04 novembro, 2024

falso-eu de vidro


o falso-eu de vidro
 
um objecto transicional atravessa a atmosfera. ninguém o filma pois não se vê.
- corte de continuidade existencial -
 
eis que um nascituro perene nasce por dentro de um corpo e perene é o seu grito inaudível.
 
grande plano - o trigo da história e a história do trigo.
grande plano - o centeio da história e a história do centeio.

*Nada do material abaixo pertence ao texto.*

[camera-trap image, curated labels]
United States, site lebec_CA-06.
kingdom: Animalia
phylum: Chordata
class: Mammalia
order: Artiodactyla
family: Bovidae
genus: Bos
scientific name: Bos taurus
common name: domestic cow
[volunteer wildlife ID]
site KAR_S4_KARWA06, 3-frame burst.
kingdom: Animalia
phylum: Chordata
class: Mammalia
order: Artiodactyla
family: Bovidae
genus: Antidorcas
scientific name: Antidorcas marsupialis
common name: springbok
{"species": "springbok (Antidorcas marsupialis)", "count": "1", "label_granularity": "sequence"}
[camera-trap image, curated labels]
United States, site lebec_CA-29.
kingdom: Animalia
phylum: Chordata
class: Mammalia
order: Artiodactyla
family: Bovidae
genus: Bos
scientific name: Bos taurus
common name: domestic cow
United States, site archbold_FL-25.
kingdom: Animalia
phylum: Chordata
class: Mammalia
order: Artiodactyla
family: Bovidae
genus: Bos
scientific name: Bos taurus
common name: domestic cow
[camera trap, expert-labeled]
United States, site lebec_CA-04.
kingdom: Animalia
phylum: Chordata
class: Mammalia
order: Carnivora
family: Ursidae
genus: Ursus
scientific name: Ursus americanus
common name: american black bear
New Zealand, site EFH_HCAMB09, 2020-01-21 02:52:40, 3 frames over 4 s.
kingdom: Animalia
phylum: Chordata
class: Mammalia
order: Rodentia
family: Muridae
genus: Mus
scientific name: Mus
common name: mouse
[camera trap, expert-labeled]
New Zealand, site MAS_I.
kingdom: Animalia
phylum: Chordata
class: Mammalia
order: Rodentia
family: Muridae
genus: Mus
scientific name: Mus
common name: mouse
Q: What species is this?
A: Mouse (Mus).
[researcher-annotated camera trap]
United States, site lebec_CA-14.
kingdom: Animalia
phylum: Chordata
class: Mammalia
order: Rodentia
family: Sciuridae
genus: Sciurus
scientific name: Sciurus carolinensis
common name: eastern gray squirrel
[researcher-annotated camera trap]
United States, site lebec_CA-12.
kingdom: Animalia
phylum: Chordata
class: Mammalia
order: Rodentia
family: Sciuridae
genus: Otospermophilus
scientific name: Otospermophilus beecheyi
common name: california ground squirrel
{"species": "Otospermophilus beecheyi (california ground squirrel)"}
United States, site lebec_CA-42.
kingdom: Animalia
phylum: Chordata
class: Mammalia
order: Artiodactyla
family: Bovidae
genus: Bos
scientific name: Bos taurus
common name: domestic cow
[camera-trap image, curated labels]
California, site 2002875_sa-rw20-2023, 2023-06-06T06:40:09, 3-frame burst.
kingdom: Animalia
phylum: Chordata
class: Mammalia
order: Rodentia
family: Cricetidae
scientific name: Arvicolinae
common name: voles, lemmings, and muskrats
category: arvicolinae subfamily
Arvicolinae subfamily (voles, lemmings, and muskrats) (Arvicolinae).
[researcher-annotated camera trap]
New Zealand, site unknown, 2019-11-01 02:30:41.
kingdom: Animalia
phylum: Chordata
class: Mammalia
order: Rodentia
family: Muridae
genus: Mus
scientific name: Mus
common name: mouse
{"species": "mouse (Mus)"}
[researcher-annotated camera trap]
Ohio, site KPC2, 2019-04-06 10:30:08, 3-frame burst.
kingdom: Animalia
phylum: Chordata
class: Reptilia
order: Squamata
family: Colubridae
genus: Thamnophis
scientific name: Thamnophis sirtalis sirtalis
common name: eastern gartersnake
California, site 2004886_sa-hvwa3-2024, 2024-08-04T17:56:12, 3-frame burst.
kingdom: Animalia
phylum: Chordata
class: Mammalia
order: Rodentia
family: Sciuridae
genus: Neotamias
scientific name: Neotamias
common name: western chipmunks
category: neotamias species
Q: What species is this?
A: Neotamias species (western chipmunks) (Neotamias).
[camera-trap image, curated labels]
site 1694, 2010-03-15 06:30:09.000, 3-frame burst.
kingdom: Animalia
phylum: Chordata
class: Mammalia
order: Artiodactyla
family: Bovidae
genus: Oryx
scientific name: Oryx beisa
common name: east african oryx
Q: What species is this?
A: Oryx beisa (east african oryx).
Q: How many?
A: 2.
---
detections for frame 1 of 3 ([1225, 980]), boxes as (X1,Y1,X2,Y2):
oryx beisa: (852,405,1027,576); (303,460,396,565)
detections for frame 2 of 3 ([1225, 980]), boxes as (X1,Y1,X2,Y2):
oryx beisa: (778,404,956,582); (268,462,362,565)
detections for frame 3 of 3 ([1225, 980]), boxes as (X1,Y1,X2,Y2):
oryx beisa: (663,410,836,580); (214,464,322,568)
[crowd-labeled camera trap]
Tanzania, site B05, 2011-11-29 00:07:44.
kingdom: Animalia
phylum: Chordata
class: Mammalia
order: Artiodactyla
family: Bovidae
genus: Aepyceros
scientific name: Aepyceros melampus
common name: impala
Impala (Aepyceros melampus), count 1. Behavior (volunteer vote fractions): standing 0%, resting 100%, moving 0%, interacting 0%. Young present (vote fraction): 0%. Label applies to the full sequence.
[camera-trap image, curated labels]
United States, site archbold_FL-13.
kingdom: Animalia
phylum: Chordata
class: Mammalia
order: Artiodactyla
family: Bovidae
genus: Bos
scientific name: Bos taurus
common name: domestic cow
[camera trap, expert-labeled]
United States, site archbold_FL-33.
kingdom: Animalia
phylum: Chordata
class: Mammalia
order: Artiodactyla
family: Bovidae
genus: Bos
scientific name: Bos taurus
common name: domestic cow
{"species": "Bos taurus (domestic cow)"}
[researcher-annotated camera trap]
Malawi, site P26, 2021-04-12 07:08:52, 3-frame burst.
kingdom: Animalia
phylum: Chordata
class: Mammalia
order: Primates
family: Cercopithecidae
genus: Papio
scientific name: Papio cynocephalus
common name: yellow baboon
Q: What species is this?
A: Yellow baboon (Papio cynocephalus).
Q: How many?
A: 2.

close-up - lucifer amassa o seu pão.
close-up - o corpo de deus / as suas migalhas caem sobre a humanidade.
 
plano aberto - pássaros saídos do peito de uma mulher abrem voo com migalhas no terceiro estômago.
 
plano médio - o super-macho visto de cima lambe a enorme sombra do falso-eu. deseja ser penetrado por si mesmo.
 
plano conjunto - outro falso-eu com lupas de olho incorpora o idealizado.
 
ambientalismo
a mesa de madeira arranhada por felinos, tem só uma toalha branca manchada de vinho, porém ambos vêem sobre ela distintas composições.
 
um vê: o corpo do objecto idealizado cordeado como um cordeiro de sacrifício disposto a ser sangrado em benefício do deus-fal(s)o.
 
outro vê: o objecto idealizado deslumbrado pela saciedade, um filho poético com asas, uma sandália dourada ao lado de uma ânfora de água fresca,
 
as uvas do senhor-todo-poderoso a quem no lugar da pedra ao peito brotou um vigoroso manancial de amor.
 
porém a mesa tem lavrados os veios do passado, a violência cortante e uma toalha branca e manchada. o (ab)uso permanente.
 
dão-se silêncios punitivos.
aves escurecidas pelas nuvens de trovoada anunciam uma forte chuvada.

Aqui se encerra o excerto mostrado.